EXERCISE TASK >> Reproduce the mailing-list post below on tensors and lisp notation in full, word for word.

ARTICLE >>
════════

[opencog-dev] A srfi for tensors

Linas Vepstas Thu, 20 Aug 2020 16:28:25 -0700

You may feel that I've already written too much about tensors, but I'd like
to make one last remark. This is partly for my own benefit, as writing
helps clarify my own thoughts. It's partly for you, as I hope to do
something constructive, here, for scheme. It may seem off-topic for
srfi-194 but does have a certain relevance, in general, for scheme, as I
hope to show, with luck, by the end of this email.


(I am cc'ing two other mailing lists, so this is not just about scheme
srfi's, but also about tuples and natural language)

Let's start with "the tensor product", and let me start with classical,
i.e. non-lisp notation.  We'll get back to lisp notation, which is the
point of the email(!?)

Let F(x,y,z) be a "function", returning a real number, for integer-variable
arguments x,y,z. Likewise G(u,v).  Pick a specific set of integers
a,b,c,d,e. That is, let a,b,c,d,e be constants.

The tensor product of F and G is simply the numerical value (the
real-number) that is the ordinary, numeric product of the numerical values
of F and G. Trivial enough, eh? The result is a tensor T(x,y,z,u,v) whose
numerical value at T(a,b,c,d,e) is just F(a,b,c)G(d,e)  A key property of
the tensor product (the whole thing that makes all this non-trivial) is
that it "erases" where some "information" "came from from".  That is, there
might have been some other functions H(a,b) and K(c,d,e) such that
T(a,b,c,d,e) = H(a,b)K(c,d,e)  ... we no longer know "where the indexes
come from" (did they come from H and K, or from F and G?) and we don't know
where the values came from, either... if T(a,b,c,d,e)=42, we don't know if
F(a,b,c)=6 and G(d,e)=7 or if F(a,b,c)=2 and G(d,e)=21 .. you just can't
tell any more.

Let's try that again, in lisp notation. Earlier, I mentioned that
simply-typed lambda calculus is the internal language of Cartesian
products. Perhaps you already know this and it's obvious (it's
textbook-101) , but let me review anyway.   The Cartesian product of spaces
X,Y,Z is X x Y x Z and if I sample a,b,c from them I have the ordered tuple
(a,b,c) or, in lisp notation, the list ('a 'b 'c)  .. let me drop the
quotes, and just write (a b c)

════════

(Stored records)

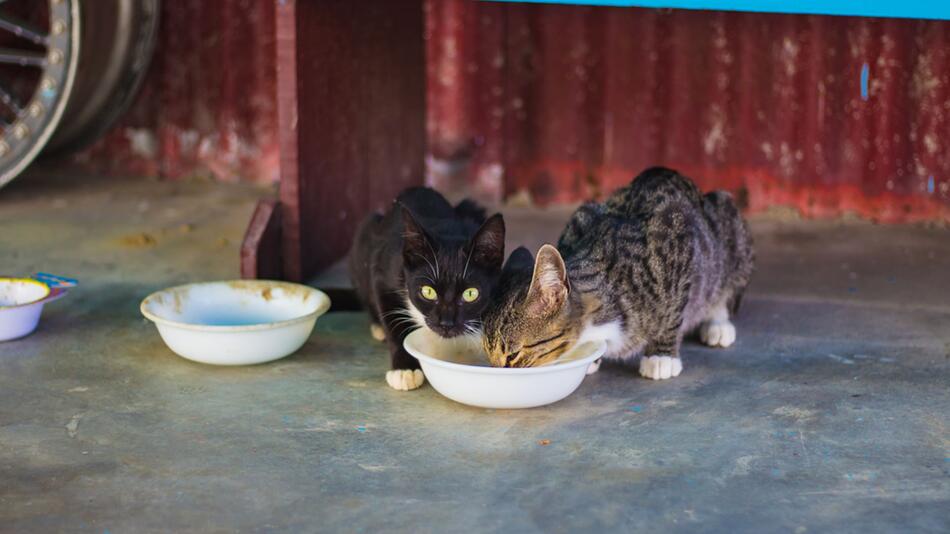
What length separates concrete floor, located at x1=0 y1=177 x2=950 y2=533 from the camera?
257 centimetres

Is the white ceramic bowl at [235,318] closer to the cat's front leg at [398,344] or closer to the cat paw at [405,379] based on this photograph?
the cat's front leg at [398,344]

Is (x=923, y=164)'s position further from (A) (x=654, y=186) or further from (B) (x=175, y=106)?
(B) (x=175, y=106)

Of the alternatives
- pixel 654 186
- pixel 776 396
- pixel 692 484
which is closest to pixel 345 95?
pixel 654 186

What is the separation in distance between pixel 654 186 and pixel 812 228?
198cm

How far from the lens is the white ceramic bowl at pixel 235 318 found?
347 centimetres

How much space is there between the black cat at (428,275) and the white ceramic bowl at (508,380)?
0.14 meters

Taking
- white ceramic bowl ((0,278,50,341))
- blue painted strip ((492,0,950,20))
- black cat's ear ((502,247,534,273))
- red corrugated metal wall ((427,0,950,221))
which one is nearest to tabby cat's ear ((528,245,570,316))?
black cat's ear ((502,247,534,273))

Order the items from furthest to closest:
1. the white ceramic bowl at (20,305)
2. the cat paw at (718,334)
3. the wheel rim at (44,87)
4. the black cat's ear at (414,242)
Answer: the wheel rim at (44,87), the cat paw at (718,334), the white ceramic bowl at (20,305), the black cat's ear at (414,242)

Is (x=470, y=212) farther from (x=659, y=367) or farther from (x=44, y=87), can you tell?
(x=44, y=87)

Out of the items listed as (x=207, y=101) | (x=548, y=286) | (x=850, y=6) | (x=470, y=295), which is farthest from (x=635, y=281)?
Result: (x=207, y=101)

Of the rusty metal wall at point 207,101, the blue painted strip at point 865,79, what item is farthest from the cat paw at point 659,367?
the rusty metal wall at point 207,101

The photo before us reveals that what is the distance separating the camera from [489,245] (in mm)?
3266

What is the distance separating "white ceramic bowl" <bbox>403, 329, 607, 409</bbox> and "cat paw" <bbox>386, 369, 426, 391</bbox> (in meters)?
0.12

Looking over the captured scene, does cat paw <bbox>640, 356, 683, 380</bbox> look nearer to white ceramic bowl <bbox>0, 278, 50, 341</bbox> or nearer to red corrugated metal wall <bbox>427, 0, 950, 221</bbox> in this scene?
white ceramic bowl <bbox>0, 278, 50, 341</bbox>
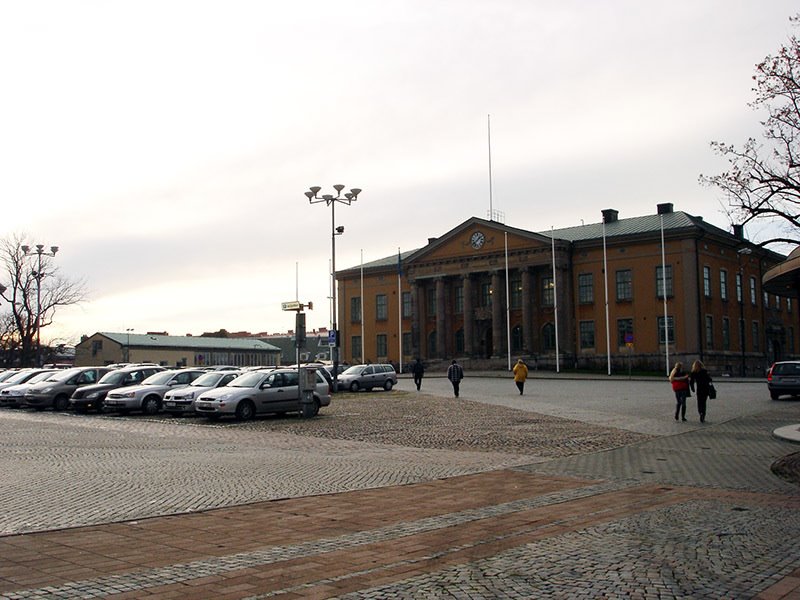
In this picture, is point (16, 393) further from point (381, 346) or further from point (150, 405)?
point (381, 346)

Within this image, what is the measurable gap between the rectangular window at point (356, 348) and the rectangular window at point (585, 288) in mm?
26869

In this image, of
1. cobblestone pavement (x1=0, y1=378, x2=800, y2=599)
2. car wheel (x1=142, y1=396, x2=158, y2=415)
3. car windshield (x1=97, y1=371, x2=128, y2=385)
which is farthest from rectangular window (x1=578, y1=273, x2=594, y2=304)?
cobblestone pavement (x1=0, y1=378, x2=800, y2=599)

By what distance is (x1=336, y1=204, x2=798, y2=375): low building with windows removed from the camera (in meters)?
68.5

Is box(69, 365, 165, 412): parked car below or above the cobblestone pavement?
above

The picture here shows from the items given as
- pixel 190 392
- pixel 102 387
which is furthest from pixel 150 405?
pixel 102 387

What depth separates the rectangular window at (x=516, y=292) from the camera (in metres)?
78.4

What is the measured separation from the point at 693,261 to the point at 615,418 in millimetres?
45307

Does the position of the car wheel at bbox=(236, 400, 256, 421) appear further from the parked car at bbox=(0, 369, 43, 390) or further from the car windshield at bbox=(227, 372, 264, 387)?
the parked car at bbox=(0, 369, 43, 390)

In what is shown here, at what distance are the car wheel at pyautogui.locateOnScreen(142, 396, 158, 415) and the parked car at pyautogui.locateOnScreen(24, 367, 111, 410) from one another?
18.3ft

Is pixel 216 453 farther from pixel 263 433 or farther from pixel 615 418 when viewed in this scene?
pixel 615 418

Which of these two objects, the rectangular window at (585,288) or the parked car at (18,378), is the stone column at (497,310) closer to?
the rectangular window at (585,288)

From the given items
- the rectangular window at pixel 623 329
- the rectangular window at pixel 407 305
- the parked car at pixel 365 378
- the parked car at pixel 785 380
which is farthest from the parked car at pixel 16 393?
the rectangular window at pixel 407 305

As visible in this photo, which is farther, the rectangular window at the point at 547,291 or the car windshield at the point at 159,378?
the rectangular window at the point at 547,291

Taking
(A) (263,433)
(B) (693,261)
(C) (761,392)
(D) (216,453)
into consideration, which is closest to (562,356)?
(B) (693,261)
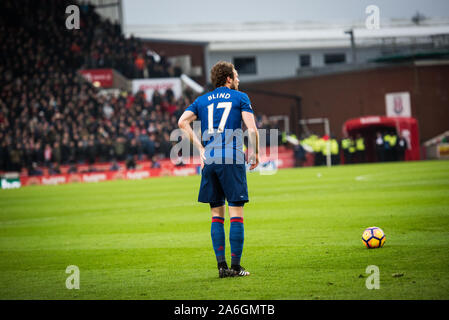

════════

WRITTEN RESPONSE >>
[opencog-dev] A srfi for tensors

Linas Vepstas Thu, 20 Aug 2020 16:28:25 -0700

You may feel that I've already written too much about tensors, but I'd like
to make one last remark. This is partly for my own benefit, as writing
helps clarify my own thoughts. It's partly for you, as I hope to do
something constructive, here, for scheme. It may seem off-topic for
srfi-194 but does have a certain relevance, in general, for scheme, as I
hope to show, with luck, by the end of this email.


(I am cc'ing two other mailing lists, so this is not just about scheme
srfi's, but also about tuples and natural language)

Let's start with "the tensor product", and let me start with classical,
i.e. non-lisp notation.  We'll get back to lisp notation, which is the
point of the email(!?)

Let F(x,y,z) be a "function", returning a real number, for integer-variable
arguments x,y,z. Likewise G(u,v).  Pick a specific set of integers
a,b,c,d,e. That is, let a,b,c,d,e be constants.

The tensor product of F and G is simply the numerical value (the
real-number) that is the ordinary, numeric product of the numerical values
of F and G. Trivial enough, eh? The result is a tensor T(x,y,z,u,v) whose
numerical value at T(a,b,c,d,e) is just F(a,b,c)G(d,e)  A key property of
the tensor product (the whole thing that makes all this non-trivial) is
that it "erases" where some "information" "came from from".  That is, there
might have been some other functions H(a,b) and K(c,d,e) such that
T(a,b,c,d,e) = H(a,b)K(c,d,e)  ... we no longer know "where the indexes
come from" (did they come from H and K, or from F and G?) and we don't know
where the values came from, either... if T(a,b,c,d,e)=42, we don't know if
F(a,b,c)=6 and G(d,e)=7 or if F(a,b,c)=2 and G(d,e)=21 .. you just can't
tell any more.

Let's try that again, in lisp notation. Earlier, I mentioned that
simply-typed lambda calculus is the internal language of Cartesian
products. Perhaps you already know this and it's obvious (it's
textbook-101) , but let me review anyway.   The Cartesian product of spaces
X,Y,Z is X x Y x Z and if I sample a,b,c from them I have the ordered tuple
(a,b,c) or, in lisp notation, the list ('a 'b 'c)  .. let me drop the
quotes, and just write (a b c)